- A research paper suggests that music can improve the quality of meetings.
- Music can improve attention and act as 'tribal glue'.
Struggling to keep people’s attention in a post-lunch meeting? Burst into song.
That’s the advice from two academics in a research paper that suggests that music can improve the quality of meetings. We know that music can lift your mood, boost your health and even make you burn more calories when you work out. But what about meetings?
“Why is that people plan meetings in such detail, the food, the lighting, but they don’t pay attention to the music, and yet music can have such an important role to play,” says research paper co-author Caroline van Niekerk, a retired University of Pretoria music professor.

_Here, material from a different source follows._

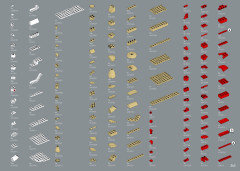LEGO 71411 instructions page 343 – build guide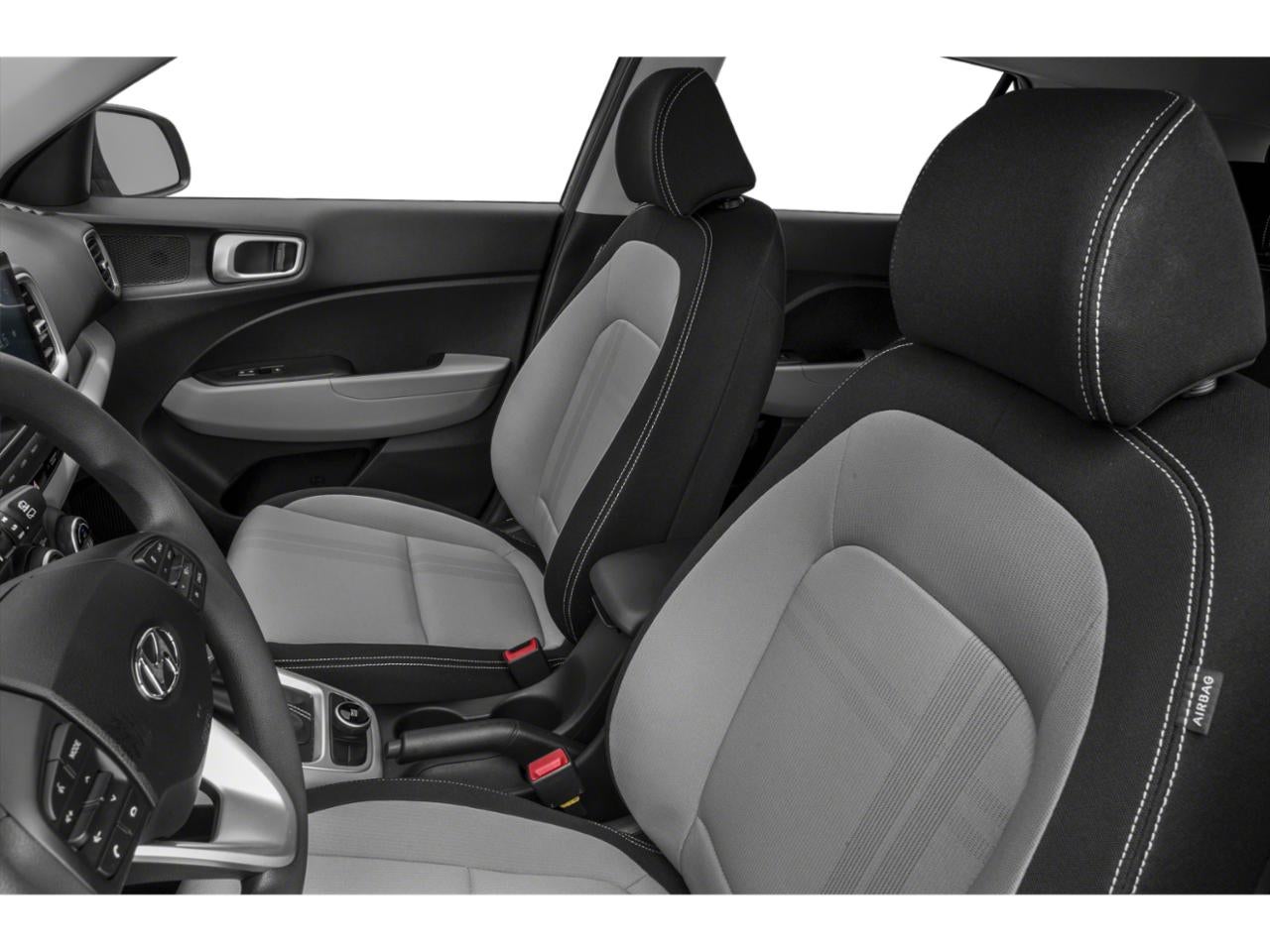 2022 Hyundai VENUE SEL IVT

Here are three reasons why you should include music in your meetings, and how you can do it:
1. It gets people’s attention
At a post-lunch meeting, most people are not listening to you -- they’re trying to stay awake or daydreaming. Music can wake people up, says Van Niekerk. “It’s easy these days with cellphones; you don’t need to have a good singing voice.” She gives the example of Haydn’s Surprise Symphony, which was composed specifically to wake up dozy audience members. Co-author Roy Page-Shipp, formerly a senior manager at the Council for Scientific and Industrial Research and a lecturer at the University of Pretoria’s Gordon Institute of Business Science, says he has sung in his lectures and business meetings. “Once you’ve sung something, they pay better attention ‘cause they wonder what this blighter is going to get up to next.”
2. Tribal glue
People arrive at meetings in different moods (and sometimes at different times). Music can get everyone on the same page and give time for people to arrive, the authors write. You can do this by playing music when people arrive, or even making music together as a group by drumming on the tables - organisations like Drum Cafe can facilitate team-building workshops if you’d like to bring in a professional - or by doing “hand jives”, which is hand dancing to music (think the movie Grease). These kinds of musical activities will help if people are flagging, says Van Niekerk -- and they’re definitely more effective than telling people to take a moment to stretch.

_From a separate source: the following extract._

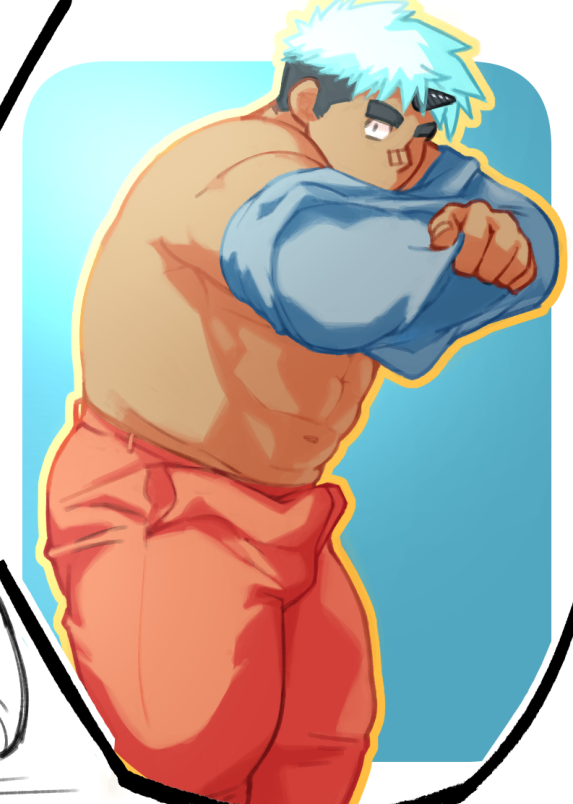 Tokyo Houkago Summoners Rule 34 Image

3. Cement your take-home message
Page-Shipp, suggests putting your take-home message to a tune or a driving rhythm (made up by you or a professional). “A little accessible tune, even if it has resonance with a popular tune, but with your words in it, would leave an imprint in people’s minds,” he says.
While singing may not be for everyone, the researchers suggest using cellphones and introducing music slowly into your meetings. “At the end of the day, it is going to require a leap of faith, or getting there by increments,” Page-Shipp says.